- [Instruction] Reproduce the entries word for word, and omit any picture you find in them.

--

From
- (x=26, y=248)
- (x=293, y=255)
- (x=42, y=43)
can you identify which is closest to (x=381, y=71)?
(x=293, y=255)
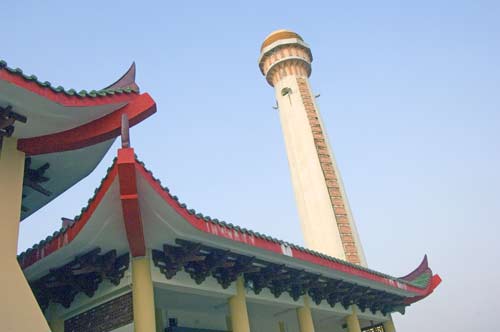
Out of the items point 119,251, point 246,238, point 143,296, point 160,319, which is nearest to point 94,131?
point 119,251

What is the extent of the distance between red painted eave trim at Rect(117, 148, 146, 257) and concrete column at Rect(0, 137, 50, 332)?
5.45 feet

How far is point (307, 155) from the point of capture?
1115 inches

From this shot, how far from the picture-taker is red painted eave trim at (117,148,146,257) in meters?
6.95

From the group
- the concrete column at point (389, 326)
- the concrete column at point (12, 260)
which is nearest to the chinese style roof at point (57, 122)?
the concrete column at point (12, 260)

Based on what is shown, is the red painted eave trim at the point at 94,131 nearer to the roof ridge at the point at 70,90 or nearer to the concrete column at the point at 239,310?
the roof ridge at the point at 70,90

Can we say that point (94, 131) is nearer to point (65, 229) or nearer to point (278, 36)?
point (65, 229)

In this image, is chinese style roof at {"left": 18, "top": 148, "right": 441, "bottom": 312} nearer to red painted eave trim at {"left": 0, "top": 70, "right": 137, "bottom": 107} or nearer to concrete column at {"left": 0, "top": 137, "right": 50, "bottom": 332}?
concrete column at {"left": 0, "top": 137, "right": 50, "bottom": 332}

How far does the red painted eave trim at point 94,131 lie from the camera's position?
8.14 metres

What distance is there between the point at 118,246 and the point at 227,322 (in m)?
4.48

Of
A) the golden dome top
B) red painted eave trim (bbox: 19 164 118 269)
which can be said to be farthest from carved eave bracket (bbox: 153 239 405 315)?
the golden dome top

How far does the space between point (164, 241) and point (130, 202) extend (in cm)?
141

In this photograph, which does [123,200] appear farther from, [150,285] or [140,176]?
[150,285]

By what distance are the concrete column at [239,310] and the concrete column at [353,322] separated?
15.8ft

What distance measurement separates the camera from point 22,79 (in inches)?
275
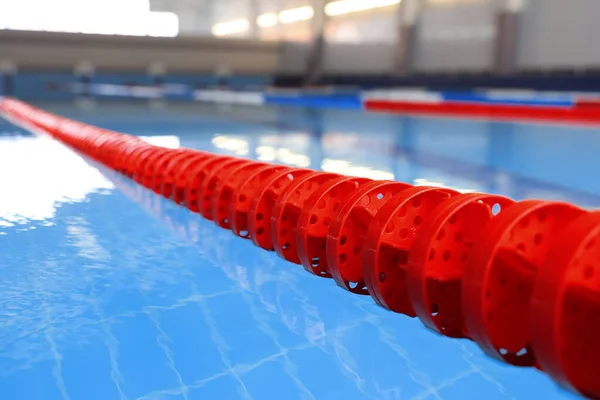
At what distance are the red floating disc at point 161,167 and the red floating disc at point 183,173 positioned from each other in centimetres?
8

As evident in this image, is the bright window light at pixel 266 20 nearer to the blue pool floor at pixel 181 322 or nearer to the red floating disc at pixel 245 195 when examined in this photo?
the blue pool floor at pixel 181 322

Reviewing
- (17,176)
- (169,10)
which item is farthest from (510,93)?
(169,10)

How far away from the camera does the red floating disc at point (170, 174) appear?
3.25 metres

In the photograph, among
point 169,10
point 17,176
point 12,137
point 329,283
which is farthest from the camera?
point 169,10

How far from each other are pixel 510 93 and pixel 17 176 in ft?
29.7

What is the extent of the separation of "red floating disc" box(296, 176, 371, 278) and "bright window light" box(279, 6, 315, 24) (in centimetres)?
1699

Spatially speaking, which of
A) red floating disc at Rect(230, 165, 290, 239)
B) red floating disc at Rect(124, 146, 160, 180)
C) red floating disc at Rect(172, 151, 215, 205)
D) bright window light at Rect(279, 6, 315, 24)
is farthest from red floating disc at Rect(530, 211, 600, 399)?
bright window light at Rect(279, 6, 315, 24)

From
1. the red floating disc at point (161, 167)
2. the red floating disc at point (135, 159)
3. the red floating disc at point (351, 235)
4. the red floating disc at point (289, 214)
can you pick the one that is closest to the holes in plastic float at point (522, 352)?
the red floating disc at point (351, 235)

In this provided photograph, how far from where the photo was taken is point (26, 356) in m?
1.45

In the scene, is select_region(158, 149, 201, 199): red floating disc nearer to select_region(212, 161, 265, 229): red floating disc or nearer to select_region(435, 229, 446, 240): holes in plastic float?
select_region(212, 161, 265, 229): red floating disc

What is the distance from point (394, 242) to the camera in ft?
5.32

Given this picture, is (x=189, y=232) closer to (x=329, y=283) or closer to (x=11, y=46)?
(x=329, y=283)

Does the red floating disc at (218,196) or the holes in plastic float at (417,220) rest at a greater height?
the holes in plastic float at (417,220)

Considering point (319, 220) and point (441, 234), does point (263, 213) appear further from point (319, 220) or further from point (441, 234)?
point (441, 234)
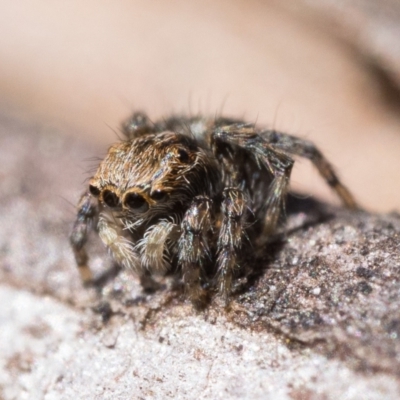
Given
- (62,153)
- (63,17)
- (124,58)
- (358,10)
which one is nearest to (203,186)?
(62,153)

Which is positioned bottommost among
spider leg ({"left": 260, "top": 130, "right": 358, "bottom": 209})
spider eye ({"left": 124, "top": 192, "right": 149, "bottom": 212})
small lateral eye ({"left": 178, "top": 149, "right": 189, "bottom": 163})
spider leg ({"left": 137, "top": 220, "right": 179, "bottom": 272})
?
spider leg ({"left": 137, "top": 220, "right": 179, "bottom": 272})

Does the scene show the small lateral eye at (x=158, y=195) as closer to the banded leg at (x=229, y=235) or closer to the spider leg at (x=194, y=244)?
the spider leg at (x=194, y=244)

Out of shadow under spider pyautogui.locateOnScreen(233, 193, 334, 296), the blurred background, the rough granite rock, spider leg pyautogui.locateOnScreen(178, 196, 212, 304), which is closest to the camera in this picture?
the rough granite rock

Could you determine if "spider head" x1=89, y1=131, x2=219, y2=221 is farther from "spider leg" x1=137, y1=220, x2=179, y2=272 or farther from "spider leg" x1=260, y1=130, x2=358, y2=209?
"spider leg" x1=260, y1=130, x2=358, y2=209

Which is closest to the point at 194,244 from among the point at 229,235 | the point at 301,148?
the point at 229,235

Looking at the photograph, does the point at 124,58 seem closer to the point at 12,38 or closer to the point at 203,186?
the point at 12,38

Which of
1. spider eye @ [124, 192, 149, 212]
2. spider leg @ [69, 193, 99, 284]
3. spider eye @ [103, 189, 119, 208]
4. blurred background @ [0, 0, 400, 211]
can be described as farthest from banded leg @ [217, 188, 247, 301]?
blurred background @ [0, 0, 400, 211]
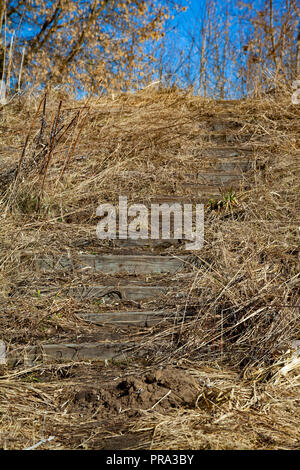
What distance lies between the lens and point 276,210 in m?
4.34

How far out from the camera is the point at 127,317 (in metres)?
3.34

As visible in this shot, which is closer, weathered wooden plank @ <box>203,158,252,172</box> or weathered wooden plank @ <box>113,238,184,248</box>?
weathered wooden plank @ <box>113,238,184,248</box>

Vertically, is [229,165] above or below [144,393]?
above

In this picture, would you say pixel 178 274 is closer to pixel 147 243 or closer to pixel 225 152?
pixel 147 243

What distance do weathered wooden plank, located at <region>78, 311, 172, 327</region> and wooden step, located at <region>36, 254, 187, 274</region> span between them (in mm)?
517

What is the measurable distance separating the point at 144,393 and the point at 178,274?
4.22 ft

--

- [Output of the exercise]
From
- (x=26, y=248)
- (x=293, y=255)
- (x=42, y=43)
can you identify which is closest to (x=381, y=71)?
(x=293, y=255)
Out of the items point 119,251, point 246,238, point 143,296, point 160,319, which is nearest to point 94,131?
point 119,251

What is the extent of the distance between red painted eave trim at Rect(117, 148, 146, 257) and concrete column at Rect(0, 137, 50, 332)?
5.45 feet

How far is point (307, 155) from the point of capture?
1115 inches

From this shot, how far from the picture-taker is red painted eave trim at (117,148,146,257) in meters?
6.95

From the group
- the concrete column at point (389, 326)
- the concrete column at point (12, 260)
which is nearest to the chinese style roof at point (57, 122)?
the concrete column at point (12, 260)

Based on what is shown, is the red painted eave trim at the point at 94,131 nearer to the roof ridge at the point at 70,90 or nearer to the concrete column at the point at 239,310?
the roof ridge at the point at 70,90

Can we say that point (94, 131) is nearer to point (65, 229) or nearer to point (278, 36)?
point (65, 229)

In this image, is chinese style roof at {"left": 18, "top": 148, "right": 441, "bottom": 312} nearer to red painted eave trim at {"left": 0, "top": 70, "right": 137, "bottom": 107} or nearer to concrete column at {"left": 0, "top": 137, "right": 50, "bottom": 332}?
concrete column at {"left": 0, "top": 137, "right": 50, "bottom": 332}

How far does the red painted eave trim at point 94,131 lie from the camera's position?
8.14 metres

What distance is there between the point at 118,246 and the point at 227,322 (in m)?
4.48

Of
A) the golden dome top
B) red painted eave trim (bbox: 19 164 118 269)
which can be said to be farthest from carved eave bracket (bbox: 153 239 405 315)?
the golden dome top

How far does the space between point (164, 241) and point (130, 202) extend (in cm)?
141

In this photograph, which does [123,200] appear farther from, [150,285] or [140,176]?
[150,285]

By what distance are the concrete column at [239,310] and the concrete column at [353,322] separated?
15.8ft

What distance measurement separates the camera from point 22,79 (in inches)?
275
At what distance are the red floating disc at point 161,167 and the red floating disc at point 183,173 positioned from each other in centimetres?
8

As evident in this image, is the bright window light at pixel 266 20 nearer to the blue pool floor at pixel 181 322 or nearer to the red floating disc at pixel 245 195 when examined in this photo?
the blue pool floor at pixel 181 322

Reviewing
- (17,176)
- (169,10)
which item is farthest from (510,93)?
(169,10)

How far away from the camera does the red floating disc at point (170, 174) appear?
3.25 metres

In the photograph, among
point 169,10
point 17,176
point 12,137
point 329,283
which is farthest from the camera?
point 169,10

How far from each other are pixel 510 93 and pixel 17 176 in ft?
29.7

What is the extent of the separation of "red floating disc" box(296, 176, 371, 278) and "bright window light" box(279, 6, 315, 24) (in centimetres)?
1699

Spatially speaking, which of
A) red floating disc at Rect(230, 165, 290, 239)
B) red floating disc at Rect(124, 146, 160, 180)
C) red floating disc at Rect(172, 151, 215, 205)
D) bright window light at Rect(279, 6, 315, 24)
is farthest from red floating disc at Rect(530, 211, 600, 399)?
bright window light at Rect(279, 6, 315, 24)

From
1. the red floating disc at point (161, 167)
2. the red floating disc at point (135, 159)
3. the red floating disc at point (351, 235)
4. the red floating disc at point (289, 214)
can you pick the one that is closest to the holes in plastic float at point (522, 352)?
the red floating disc at point (351, 235)

In this provided photograph, how far from where the photo was taken is point (26, 356) in m?
1.45

In the scene, is select_region(158, 149, 201, 199): red floating disc nearer to select_region(212, 161, 265, 229): red floating disc or nearer to select_region(435, 229, 446, 240): holes in plastic float?
select_region(212, 161, 265, 229): red floating disc

What is the distance from point (394, 242) to the camera in ft?
5.32

Given this picture, is (x=189, y=232) closer to (x=329, y=283) or closer to (x=11, y=46)?
(x=329, y=283)

Does the red floating disc at (218,196) or the holes in plastic float at (417,220) rest at a greater height?
the holes in plastic float at (417,220)

Considering point (319, 220) and point (441, 234), does point (263, 213) appear further from point (319, 220) or further from point (441, 234)?
point (441, 234)
Given
- (62,153)
- (63,17)
- (124,58)
- (358,10)
which one is nearest to (203,186)?
(62,153)

Which is positioned bottommost among
spider leg ({"left": 260, "top": 130, "right": 358, "bottom": 209})
spider eye ({"left": 124, "top": 192, "right": 149, "bottom": 212})
small lateral eye ({"left": 178, "top": 149, "right": 189, "bottom": 163})
spider leg ({"left": 137, "top": 220, "right": 179, "bottom": 272})
?
spider leg ({"left": 137, "top": 220, "right": 179, "bottom": 272})

Does the scene show the small lateral eye at (x=158, y=195) as closer to the banded leg at (x=229, y=235) or closer to the spider leg at (x=194, y=244)?
the spider leg at (x=194, y=244)

Out of shadow under spider pyautogui.locateOnScreen(233, 193, 334, 296), the blurred background, the rough granite rock, spider leg pyautogui.locateOnScreen(178, 196, 212, 304), which is closest to the camera in this picture?
the rough granite rock

Could you determine if "spider head" x1=89, y1=131, x2=219, y2=221 is farther from "spider leg" x1=137, y1=220, x2=179, y2=272 or farther from "spider leg" x1=260, y1=130, x2=358, y2=209?
"spider leg" x1=260, y1=130, x2=358, y2=209

Which is closest to the point at 194,244 from among the point at 229,235 | the point at 301,148?
the point at 229,235

Looking at the photograph, does the point at 124,58 seem closer to the point at 12,38 or closer to the point at 203,186?
the point at 12,38

Which of
1. spider eye @ [124, 192, 149, 212]
2. spider leg @ [69, 193, 99, 284]
3. spider eye @ [103, 189, 119, 208]
4. blurred background @ [0, 0, 400, 211]
can be described as farthest from banded leg @ [217, 188, 247, 301]?
blurred background @ [0, 0, 400, 211]
What distance lies between the lens and point 276,210 in m?
4.34

How far out from the camera is the point at 127,317 (in metres)?
3.34

As visible in this shot, which is closer, weathered wooden plank @ <box>203,158,252,172</box> or weathered wooden plank @ <box>113,238,184,248</box>?
weathered wooden plank @ <box>113,238,184,248</box>

Vertically, is [229,165] above or below [144,393]?
above

In this picture, would you say pixel 178 274 is closer to pixel 147 243 or closer to pixel 225 152?
pixel 147 243

What distance do weathered wooden plank, located at <region>78, 311, 172, 327</region> and wooden step, located at <region>36, 254, 187, 274</region> span between them (in mm)?
517

What is the measurable distance separating the point at 144,393 and the point at 178,274?
4.22 ft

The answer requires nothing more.